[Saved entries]
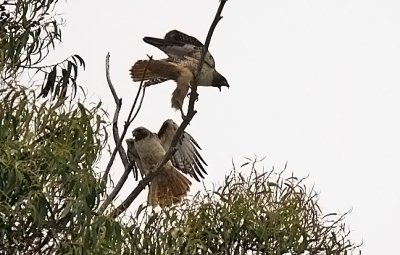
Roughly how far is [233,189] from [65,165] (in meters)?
1.90

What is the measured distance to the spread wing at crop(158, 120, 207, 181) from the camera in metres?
8.02

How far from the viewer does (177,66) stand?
7.27 metres

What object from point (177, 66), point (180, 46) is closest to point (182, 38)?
point (180, 46)

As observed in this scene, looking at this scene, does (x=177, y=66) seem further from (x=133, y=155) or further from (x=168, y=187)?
(x=133, y=155)

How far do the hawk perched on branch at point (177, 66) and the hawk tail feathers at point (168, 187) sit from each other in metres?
0.70

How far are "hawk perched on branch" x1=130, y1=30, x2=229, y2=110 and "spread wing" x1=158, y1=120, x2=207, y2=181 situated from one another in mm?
604

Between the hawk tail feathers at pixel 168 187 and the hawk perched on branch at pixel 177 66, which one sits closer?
the hawk perched on branch at pixel 177 66

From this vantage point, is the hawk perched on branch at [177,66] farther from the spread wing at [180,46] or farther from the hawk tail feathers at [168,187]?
the hawk tail feathers at [168,187]

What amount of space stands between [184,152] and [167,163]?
15cm

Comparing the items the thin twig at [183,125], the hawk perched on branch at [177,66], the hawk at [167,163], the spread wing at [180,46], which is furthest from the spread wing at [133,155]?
the thin twig at [183,125]

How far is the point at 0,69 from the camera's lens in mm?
5109

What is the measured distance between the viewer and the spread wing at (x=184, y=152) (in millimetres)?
8023

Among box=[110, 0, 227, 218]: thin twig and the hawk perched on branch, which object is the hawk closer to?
the hawk perched on branch

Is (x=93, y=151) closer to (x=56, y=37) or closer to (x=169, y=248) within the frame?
(x=169, y=248)
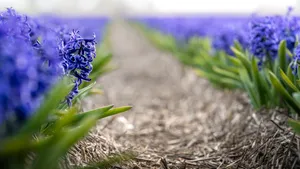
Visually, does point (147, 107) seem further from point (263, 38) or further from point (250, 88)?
point (263, 38)

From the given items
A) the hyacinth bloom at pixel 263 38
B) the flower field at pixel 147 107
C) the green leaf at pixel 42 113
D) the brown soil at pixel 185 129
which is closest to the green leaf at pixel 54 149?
the flower field at pixel 147 107

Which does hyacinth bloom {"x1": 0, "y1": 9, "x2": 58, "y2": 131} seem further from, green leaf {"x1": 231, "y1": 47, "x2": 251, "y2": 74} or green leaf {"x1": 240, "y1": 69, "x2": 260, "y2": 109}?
green leaf {"x1": 240, "y1": 69, "x2": 260, "y2": 109}

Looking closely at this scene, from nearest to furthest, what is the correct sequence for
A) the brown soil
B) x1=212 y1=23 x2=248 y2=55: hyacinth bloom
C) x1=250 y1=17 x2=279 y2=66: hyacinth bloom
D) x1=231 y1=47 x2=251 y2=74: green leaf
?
the brown soil < x1=250 y1=17 x2=279 y2=66: hyacinth bloom < x1=231 y1=47 x2=251 y2=74: green leaf < x1=212 y1=23 x2=248 y2=55: hyacinth bloom

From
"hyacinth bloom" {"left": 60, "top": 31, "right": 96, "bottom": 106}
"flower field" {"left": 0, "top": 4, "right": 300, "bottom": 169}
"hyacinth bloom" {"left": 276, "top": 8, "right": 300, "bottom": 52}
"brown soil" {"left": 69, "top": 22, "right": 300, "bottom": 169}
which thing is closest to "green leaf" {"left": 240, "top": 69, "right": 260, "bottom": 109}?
"flower field" {"left": 0, "top": 4, "right": 300, "bottom": 169}

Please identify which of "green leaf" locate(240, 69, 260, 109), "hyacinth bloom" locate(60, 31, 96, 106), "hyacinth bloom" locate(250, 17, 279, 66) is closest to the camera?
"hyacinth bloom" locate(60, 31, 96, 106)

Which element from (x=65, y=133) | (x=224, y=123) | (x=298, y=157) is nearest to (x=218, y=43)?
(x=224, y=123)

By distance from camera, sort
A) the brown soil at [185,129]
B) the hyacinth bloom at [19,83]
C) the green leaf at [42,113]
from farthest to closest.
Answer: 1. the brown soil at [185,129]
2. the green leaf at [42,113]
3. the hyacinth bloom at [19,83]

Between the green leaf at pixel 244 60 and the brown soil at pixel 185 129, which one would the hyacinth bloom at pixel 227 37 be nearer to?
the brown soil at pixel 185 129

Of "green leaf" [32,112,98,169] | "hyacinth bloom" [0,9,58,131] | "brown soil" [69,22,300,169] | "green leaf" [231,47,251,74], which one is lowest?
"brown soil" [69,22,300,169]
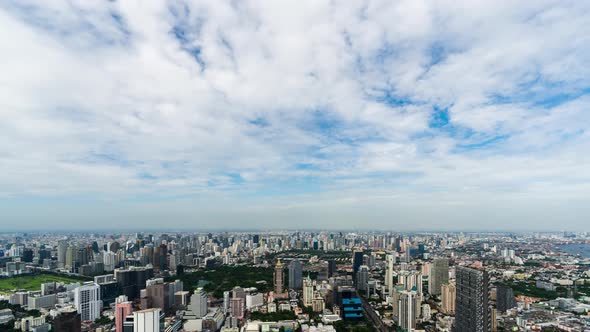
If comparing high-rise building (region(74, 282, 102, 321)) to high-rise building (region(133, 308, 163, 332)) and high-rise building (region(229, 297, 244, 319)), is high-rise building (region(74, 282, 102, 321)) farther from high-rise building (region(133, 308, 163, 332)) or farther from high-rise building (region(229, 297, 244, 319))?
high-rise building (region(133, 308, 163, 332))

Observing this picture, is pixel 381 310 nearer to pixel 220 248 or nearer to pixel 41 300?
pixel 41 300

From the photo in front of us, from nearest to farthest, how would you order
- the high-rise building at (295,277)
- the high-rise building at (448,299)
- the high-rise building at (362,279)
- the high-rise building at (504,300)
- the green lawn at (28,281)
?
the high-rise building at (504,300) < the high-rise building at (448,299) < the green lawn at (28,281) < the high-rise building at (362,279) < the high-rise building at (295,277)

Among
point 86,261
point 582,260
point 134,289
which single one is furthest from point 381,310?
point 86,261

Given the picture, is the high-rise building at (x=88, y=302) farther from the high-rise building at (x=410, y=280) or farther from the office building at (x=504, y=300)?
the office building at (x=504, y=300)

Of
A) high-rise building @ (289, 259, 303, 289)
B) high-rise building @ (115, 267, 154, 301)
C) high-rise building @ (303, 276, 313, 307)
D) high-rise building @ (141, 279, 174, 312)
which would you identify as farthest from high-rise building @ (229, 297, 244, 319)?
high-rise building @ (289, 259, 303, 289)

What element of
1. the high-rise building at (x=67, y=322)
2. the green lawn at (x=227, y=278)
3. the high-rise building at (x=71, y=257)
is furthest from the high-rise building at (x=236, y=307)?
the high-rise building at (x=71, y=257)

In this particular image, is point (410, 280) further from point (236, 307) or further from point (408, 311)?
point (236, 307)

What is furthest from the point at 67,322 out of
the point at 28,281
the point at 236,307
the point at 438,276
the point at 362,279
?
the point at 438,276
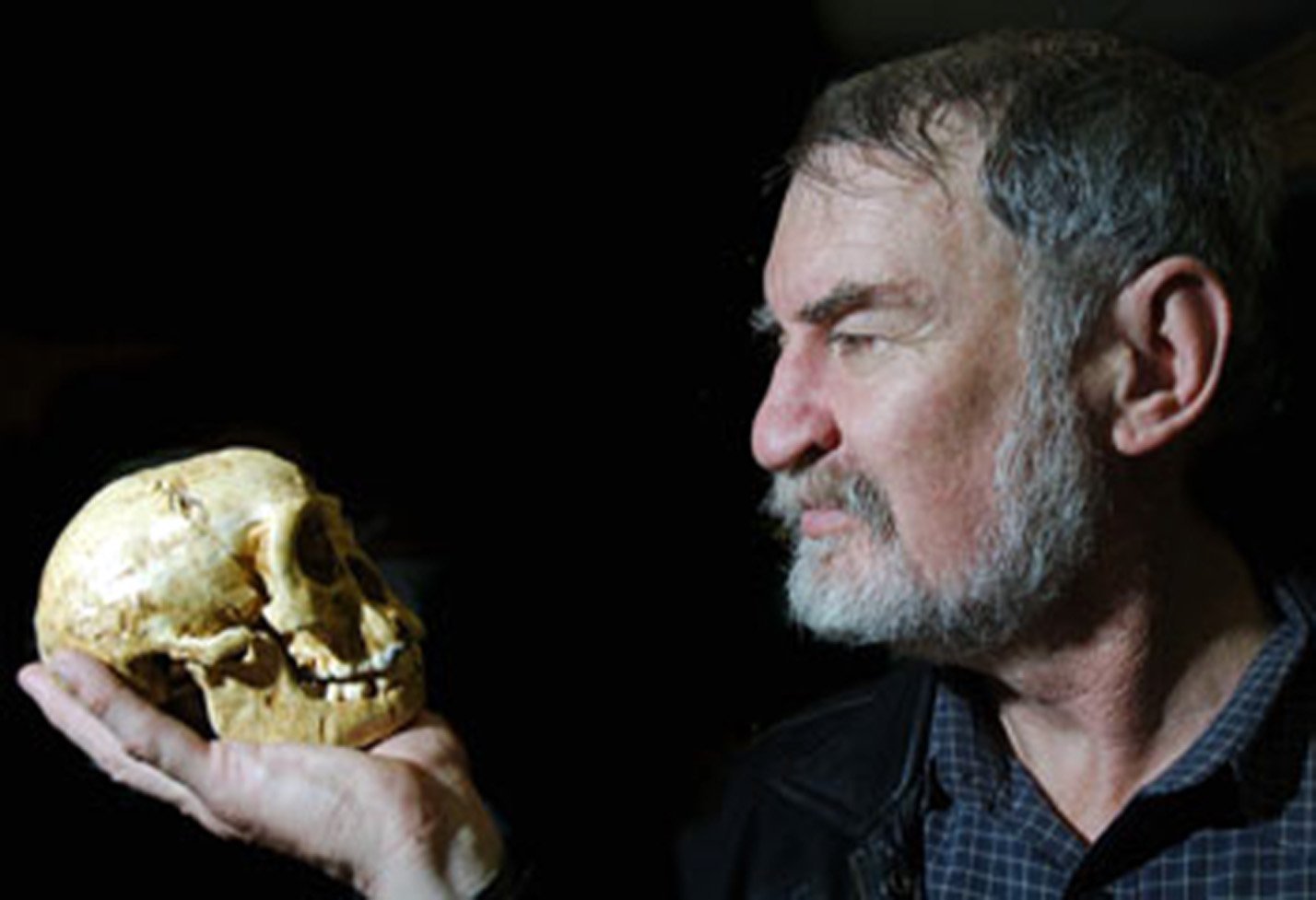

▸ **OBJECTIVE**: Extract all of the records above word for word, leaving the pictures out of your answer.

▸ **FULL OUTPUT**:
Roughly how far is [233,189] from [65,165] (in meters)?
1.90

What is the measured distance to the spread wing at crop(158, 120, 207, 181) from the camera in metres?
8.02

How far from the viewer does (177,66) stand?
7.27 metres

What object from point (177, 66), point (180, 46) is closest to point (182, 38)?
point (180, 46)

As observed in this scene, looking at this scene, does (x=177, y=66) seem further from (x=133, y=155) or further from (x=168, y=187)?
(x=133, y=155)

How far do the hawk perched on branch at point (177, 66) and the hawk tail feathers at point (168, 187) sit from each other in metres?
0.70

How far are "hawk perched on branch" x1=130, y1=30, x2=229, y2=110 and "spread wing" x1=158, y1=120, x2=207, y2=181 situated from one another in mm?
604

Between the hawk tail feathers at pixel 168 187 and the hawk perched on branch at pixel 177 66, which one sits closer?
the hawk perched on branch at pixel 177 66

From this vantage point, is the hawk perched on branch at [177,66] farther from the spread wing at [180,46] or farther from the hawk tail feathers at [168,187]?
the hawk tail feathers at [168,187]

What amount of space stands between [184,152] and [167,163]?
15cm

Comparing the items the thin twig at [183,125], the hawk perched on branch at [177,66], the hawk at [167,163], the spread wing at [180,46], which is furthest from the spread wing at [133,155]?
the thin twig at [183,125]

How far is the point at 0,69 from the camera's lens in mm?
5109

What is the measured distance between the viewer and the spread wing at (x=184, y=152) (in millimetres)?
8023

Among box=[110, 0, 227, 218]: thin twig and the hawk perched on branch, which object is the hawk closer to?
the hawk perched on branch

Is (x=93, y=151) closer to (x=56, y=37) or closer to (x=169, y=248) within the frame?
(x=169, y=248)
Visually, does point (147, 107) seem further from point (263, 38) or further from point (250, 88)?
point (263, 38)

From the given items
A) the hyacinth bloom at pixel 263 38
B) the flower field at pixel 147 107
C) the green leaf at pixel 42 113
D) the brown soil at pixel 185 129
which is closest to the green leaf at pixel 54 149?
the flower field at pixel 147 107

Which does hyacinth bloom {"x1": 0, "y1": 9, "x2": 58, "y2": 131} seem further from, green leaf {"x1": 231, "y1": 47, "x2": 251, "y2": 74} or green leaf {"x1": 240, "y1": 69, "x2": 260, "y2": 109}?
green leaf {"x1": 240, "y1": 69, "x2": 260, "y2": 109}

Looking closely at this scene, from nearest to furthest, what is the correct sequence for
A) the brown soil
B) x1=212 y1=23 x2=248 y2=55: hyacinth bloom
C) x1=250 y1=17 x2=279 y2=66: hyacinth bloom
D) x1=231 y1=47 x2=251 y2=74: green leaf
?
the brown soil < x1=250 y1=17 x2=279 y2=66: hyacinth bloom < x1=231 y1=47 x2=251 y2=74: green leaf < x1=212 y1=23 x2=248 y2=55: hyacinth bloom

From
"hyacinth bloom" {"left": 60, "top": 31, "right": 96, "bottom": 106}
"flower field" {"left": 0, "top": 4, "right": 300, "bottom": 169}
"hyacinth bloom" {"left": 276, "top": 8, "right": 300, "bottom": 52}
"brown soil" {"left": 69, "top": 22, "right": 300, "bottom": 169}
which thing is closest to "green leaf" {"left": 240, "top": 69, "right": 260, "bottom": 109}?
"flower field" {"left": 0, "top": 4, "right": 300, "bottom": 169}

Please identify which of "green leaf" locate(240, 69, 260, 109), "hyacinth bloom" locate(60, 31, 96, 106), "hyacinth bloom" locate(250, 17, 279, 66) is closest to the camera?
"hyacinth bloom" locate(60, 31, 96, 106)

Which element from (x=65, y=133) | (x=224, y=123) | (x=298, y=157) is nearest to (x=218, y=43)?
(x=224, y=123)

By distance from camera, sort
A) the brown soil at [185,129]
B) the hyacinth bloom at [19,83]
C) the green leaf at [42,113]
from farthest to closest.
Answer: 1. the brown soil at [185,129]
2. the green leaf at [42,113]
3. the hyacinth bloom at [19,83]

Between the green leaf at pixel 244 60 and the brown soil at pixel 185 129, which one would the hyacinth bloom at pixel 227 37 be nearer to?
the brown soil at pixel 185 129

Of "green leaf" [32,112,98,169] | "hyacinth bloom" [0,9,58,131] | "brown soil" [69,22,300,169] | "green leaf" [231,47,251,74], which one is lowest?
"brown soil" [69,22,300,169]
If comparing high-rise building (region(74, 282, 102, 321)) to high-rise building (region(133, 308, 163, 332)) and high-rise building (region(229, 297, 244, 319)), is high-rise building (region(74, 282, 102, 321)) farther from high-rise building (region(133, 308, 163, 332)) or farther from high-rise building (region(229, 297, 244, 319))?
high-rise building (region(133, 308, 163, 332))

Observing this picture, is pixel 381 310 nearer to pixel 220 248 or nearer to pixel 41 300?
pixel 41 300

From the photo in front of us, from nearest to farthest, how would you order
- the high-rise building at (295,277)
- the high-rise building at (448,299)
- the high-rise building at (362,279)
- the high-rise building at (504,300)
- the green lawn at (28,281)
?
the high-rise building at (504,300) < the high-rise building at (448,299) < the green lawn at (28,281) < the high-rise building at (362,279) < the high-rise building at (295,277)

Among
point 86,261
point 582,260
point 134,289
which single one is furthest from point 381,310?
point 86,261

Given the picture, is the high-rise building at (x=88, y=302) farther from the high-rise building at (x=410, y=280) or farther from the office building at (x=504, y=300)?
the office building at (x=504, y=300)

Of
A) high-rise building @ (289, 259, 303, 289)
B) high-rise building @ (115, 267, 154, 301)
C) high-rise building @ (303, 276, 313, 307)
D) high-rise building @ (141, 279, 174, 312)
which would you identify as farthest from high-rise building @ (229, 297, 244, 319)?
high-rise building @ (289, 259, 303, 289)

What element of
1. the high-rise building at (x=67, y=322)
2. the green lawn at (x=227, y=278)
3. the high-rise building at (x=71, y=257)
is furthest from the high-rise building at (x=236, y=307)?
the high-rise building at (x=71, y=257)

In this particular image, is point (410, 280) further from point (236, 307) or further from point (408, 311)?
point (236, 307)

What is furthest from the point at 67,322 out of
the point at 28,281
the point at 236,307
the point at 438,276
the point at 362,279
?
the point at 438,276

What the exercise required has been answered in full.